In short, watching the apocalyptic devastation of neighborhoods I know so well has been surreal and heartbreaking.
Additionally upsetting is watching politicians disingenuously try to score points by wagging fingers at fish rather than oil companies (who knew they were causing climate change 50 years ago), and blaming governors for the water shortages causing hydrants to run dry rather than billionaire ag moguls stealing public water to irrigate non-native crops (most of which are exported).
Add that some of the ignorant, arrogant, inhumane sentiments on social media, and it’s easy to doomscroll your way into an anxiety-fueled existential dread spiral.
And yet, there is hope.
The fires are still burning, and people are still suffering. And at some point, these fires will go out and we will have a moment of reckoning. Are we going to allow disaster capitalists to swoop in and scoop up land to enrich themselves by building yet another planned development without any regard for people or habitat in it? Are we going to continue on, blindly looking for someone to blame, rather than finding ways to work together toward a better future?
It doesn’t have to be that way.

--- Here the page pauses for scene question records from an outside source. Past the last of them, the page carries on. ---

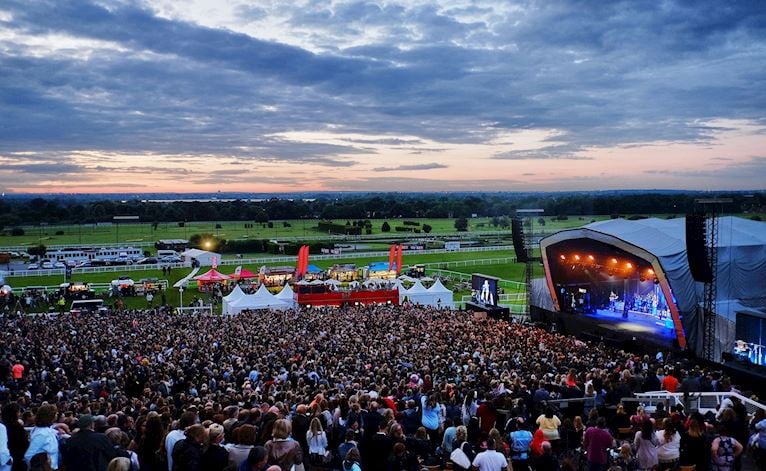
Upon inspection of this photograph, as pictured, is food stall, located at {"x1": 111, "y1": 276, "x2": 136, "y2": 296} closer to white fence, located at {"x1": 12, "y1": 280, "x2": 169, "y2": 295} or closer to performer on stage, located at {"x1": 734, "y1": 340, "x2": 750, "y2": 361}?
white fence, located at {"x1": 12, "y1": 280, "x2": 169, "y2": 295}

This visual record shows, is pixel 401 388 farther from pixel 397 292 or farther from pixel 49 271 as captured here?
pixel 49 271

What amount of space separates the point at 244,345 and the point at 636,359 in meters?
10.2

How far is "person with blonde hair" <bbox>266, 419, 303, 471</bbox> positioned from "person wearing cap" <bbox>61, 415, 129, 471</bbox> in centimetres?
127

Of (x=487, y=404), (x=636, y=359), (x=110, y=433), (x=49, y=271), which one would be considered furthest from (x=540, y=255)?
(x=49, y=271)

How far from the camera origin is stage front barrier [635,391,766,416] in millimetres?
9766

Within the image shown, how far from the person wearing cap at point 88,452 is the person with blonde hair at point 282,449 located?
127cm

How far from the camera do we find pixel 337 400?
8.16 m

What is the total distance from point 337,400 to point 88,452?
3682mm

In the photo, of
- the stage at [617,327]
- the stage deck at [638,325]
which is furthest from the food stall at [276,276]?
the stage deck at [638,325]

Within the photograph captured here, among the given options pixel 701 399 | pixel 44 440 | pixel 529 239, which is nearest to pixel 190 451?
pixel 44 440

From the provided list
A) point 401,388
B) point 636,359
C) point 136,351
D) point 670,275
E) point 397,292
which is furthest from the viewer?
point 397,292

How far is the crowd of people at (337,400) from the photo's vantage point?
5352mm

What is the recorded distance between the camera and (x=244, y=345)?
1622 centimetres

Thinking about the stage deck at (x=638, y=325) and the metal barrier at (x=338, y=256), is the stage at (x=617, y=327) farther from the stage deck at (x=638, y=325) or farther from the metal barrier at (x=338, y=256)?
the metal barrier at (x=338, y=256)
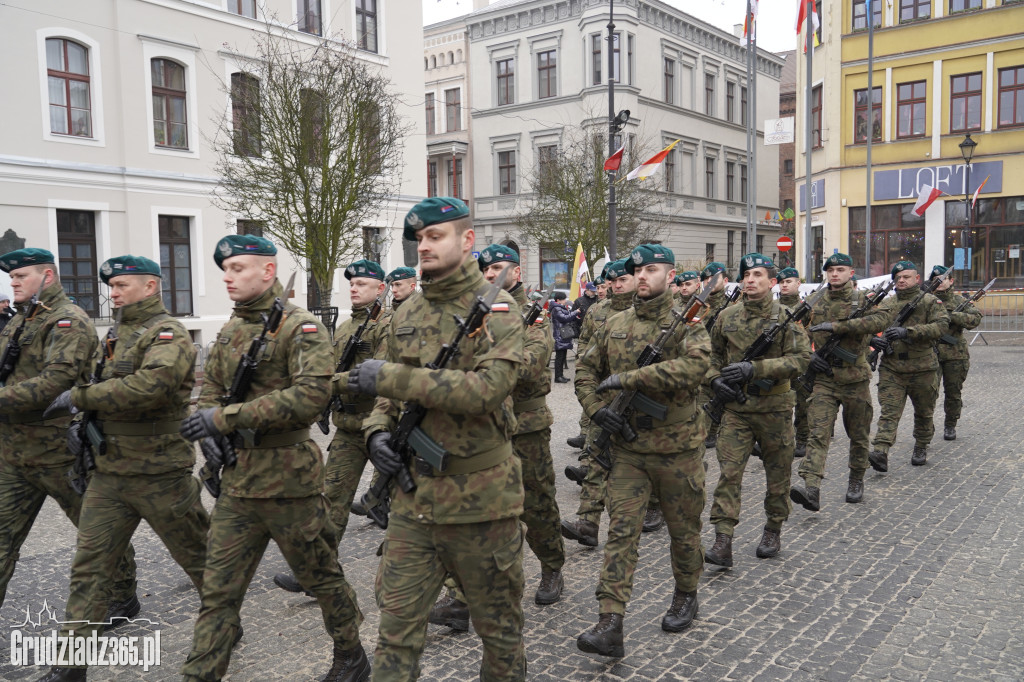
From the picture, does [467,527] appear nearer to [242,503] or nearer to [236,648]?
[242,503]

Our relationship with the land - and each other - can change.
our history of (ignoring) Ecological wisdom
The truth is that we, as humans, know how to live cooperatively with fire, just like we know how to live cooperatively with each other - we’ve just forgotten. Or, more accurately, we have inherited the willful ignorance and illusion of individualism of the self-serving settlers, politicians, and land developers that came before us. The Europeans eschewed the wealth of indigenous land management wisdom that prioritized the preservation of abundant, native, fire resistant plants. On the contrary, they introduced invasive non-native annual grasses - a major cause of wildfires - for landscaping and grazing, thus eradicating the native, green-through-winter bunch grasses that used to cover California hillsides along with poppies and other wildflowers. Those grasses served as food for bison and, farther down that food chain, for Native American tribes.

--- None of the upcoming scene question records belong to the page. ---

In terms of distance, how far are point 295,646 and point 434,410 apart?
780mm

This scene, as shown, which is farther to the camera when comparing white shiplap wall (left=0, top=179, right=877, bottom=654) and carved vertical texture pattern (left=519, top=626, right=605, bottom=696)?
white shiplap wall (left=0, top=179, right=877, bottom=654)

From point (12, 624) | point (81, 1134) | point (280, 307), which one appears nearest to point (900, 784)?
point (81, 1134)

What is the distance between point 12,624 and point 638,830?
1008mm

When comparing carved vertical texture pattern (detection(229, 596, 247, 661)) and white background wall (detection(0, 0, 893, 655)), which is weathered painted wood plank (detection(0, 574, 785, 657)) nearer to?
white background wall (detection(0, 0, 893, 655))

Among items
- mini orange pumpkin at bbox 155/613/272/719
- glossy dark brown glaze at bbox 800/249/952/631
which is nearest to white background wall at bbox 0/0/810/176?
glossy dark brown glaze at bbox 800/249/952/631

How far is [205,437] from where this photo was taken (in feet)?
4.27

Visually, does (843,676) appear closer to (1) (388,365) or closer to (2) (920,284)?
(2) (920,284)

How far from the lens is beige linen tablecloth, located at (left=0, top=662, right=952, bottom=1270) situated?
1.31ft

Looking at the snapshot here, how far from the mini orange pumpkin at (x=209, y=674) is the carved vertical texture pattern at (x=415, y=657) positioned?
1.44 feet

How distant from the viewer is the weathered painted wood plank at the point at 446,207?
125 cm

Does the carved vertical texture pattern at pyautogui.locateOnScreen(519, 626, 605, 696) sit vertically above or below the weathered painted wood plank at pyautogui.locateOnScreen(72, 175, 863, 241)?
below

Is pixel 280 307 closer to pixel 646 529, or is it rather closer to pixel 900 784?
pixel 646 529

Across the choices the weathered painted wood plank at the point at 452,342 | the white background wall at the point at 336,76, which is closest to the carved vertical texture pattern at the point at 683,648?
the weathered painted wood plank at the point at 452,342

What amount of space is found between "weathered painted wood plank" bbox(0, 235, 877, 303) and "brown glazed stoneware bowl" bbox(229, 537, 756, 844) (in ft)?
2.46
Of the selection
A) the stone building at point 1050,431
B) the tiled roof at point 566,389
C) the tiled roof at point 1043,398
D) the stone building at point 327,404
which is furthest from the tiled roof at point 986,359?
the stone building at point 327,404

American settlers also intentionally disrupted the natural ecosystems in California to starve Native people, cutting down trees that produced food and wiping out bison in order to weaken the tribes and take land and gold for themselves. Our land management officials and developers have also, until recently, refused to do any controlled burns to eradicate or suppress the invasive plants that have been choking out our native species for generations.

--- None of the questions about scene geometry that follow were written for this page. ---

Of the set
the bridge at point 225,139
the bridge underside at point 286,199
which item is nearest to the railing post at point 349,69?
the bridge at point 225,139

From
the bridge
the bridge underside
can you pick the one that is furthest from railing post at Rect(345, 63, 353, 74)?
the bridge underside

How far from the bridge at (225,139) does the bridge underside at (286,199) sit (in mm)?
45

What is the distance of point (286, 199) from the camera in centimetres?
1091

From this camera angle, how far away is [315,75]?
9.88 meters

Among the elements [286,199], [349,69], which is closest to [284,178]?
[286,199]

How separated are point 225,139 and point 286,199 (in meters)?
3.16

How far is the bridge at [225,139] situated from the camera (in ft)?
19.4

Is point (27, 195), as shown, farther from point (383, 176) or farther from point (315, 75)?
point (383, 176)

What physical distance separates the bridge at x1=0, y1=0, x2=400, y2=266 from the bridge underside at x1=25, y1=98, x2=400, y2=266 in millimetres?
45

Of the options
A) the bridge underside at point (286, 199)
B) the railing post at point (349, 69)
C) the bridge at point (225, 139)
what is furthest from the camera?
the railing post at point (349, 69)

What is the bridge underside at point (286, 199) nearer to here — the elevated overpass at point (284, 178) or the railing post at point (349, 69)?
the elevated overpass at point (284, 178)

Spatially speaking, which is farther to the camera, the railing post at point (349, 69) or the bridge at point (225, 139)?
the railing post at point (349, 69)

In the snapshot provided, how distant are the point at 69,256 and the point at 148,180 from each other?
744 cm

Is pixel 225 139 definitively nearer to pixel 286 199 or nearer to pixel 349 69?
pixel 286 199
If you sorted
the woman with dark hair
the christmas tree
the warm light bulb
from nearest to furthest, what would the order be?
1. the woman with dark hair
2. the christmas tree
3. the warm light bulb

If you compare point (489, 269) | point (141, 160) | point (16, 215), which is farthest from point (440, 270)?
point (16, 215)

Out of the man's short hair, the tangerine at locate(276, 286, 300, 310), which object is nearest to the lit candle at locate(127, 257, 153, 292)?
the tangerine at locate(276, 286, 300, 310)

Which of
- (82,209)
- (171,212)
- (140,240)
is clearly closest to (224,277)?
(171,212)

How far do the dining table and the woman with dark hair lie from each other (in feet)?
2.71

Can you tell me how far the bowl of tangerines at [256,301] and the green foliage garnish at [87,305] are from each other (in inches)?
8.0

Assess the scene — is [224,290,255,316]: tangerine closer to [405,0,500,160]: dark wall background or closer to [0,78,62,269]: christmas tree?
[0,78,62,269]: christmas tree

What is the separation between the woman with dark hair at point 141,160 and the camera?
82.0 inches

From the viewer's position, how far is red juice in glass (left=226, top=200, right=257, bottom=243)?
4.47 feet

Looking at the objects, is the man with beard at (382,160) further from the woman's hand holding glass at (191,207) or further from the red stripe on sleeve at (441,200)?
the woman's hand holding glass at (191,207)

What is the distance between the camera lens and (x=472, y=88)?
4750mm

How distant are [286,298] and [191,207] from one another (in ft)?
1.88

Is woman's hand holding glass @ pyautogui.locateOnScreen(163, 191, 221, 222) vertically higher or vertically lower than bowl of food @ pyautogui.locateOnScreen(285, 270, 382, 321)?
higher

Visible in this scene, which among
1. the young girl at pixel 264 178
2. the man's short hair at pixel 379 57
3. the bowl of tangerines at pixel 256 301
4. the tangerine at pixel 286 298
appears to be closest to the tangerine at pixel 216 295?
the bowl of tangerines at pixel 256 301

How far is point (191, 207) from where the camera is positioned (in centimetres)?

Instead, land developers have built homes well into wild spaces, added invasive species (some of which are extremely flammable - looking at you, juniper), and developed quickly and cheaply to prioritize maximum their financial return, rather than broader ecological return. This extractive relationship with the land, illustrated by many other points in California history (the Gold Rush, for one - which brought us the easily ignited eucalyptus), has long been out of balance.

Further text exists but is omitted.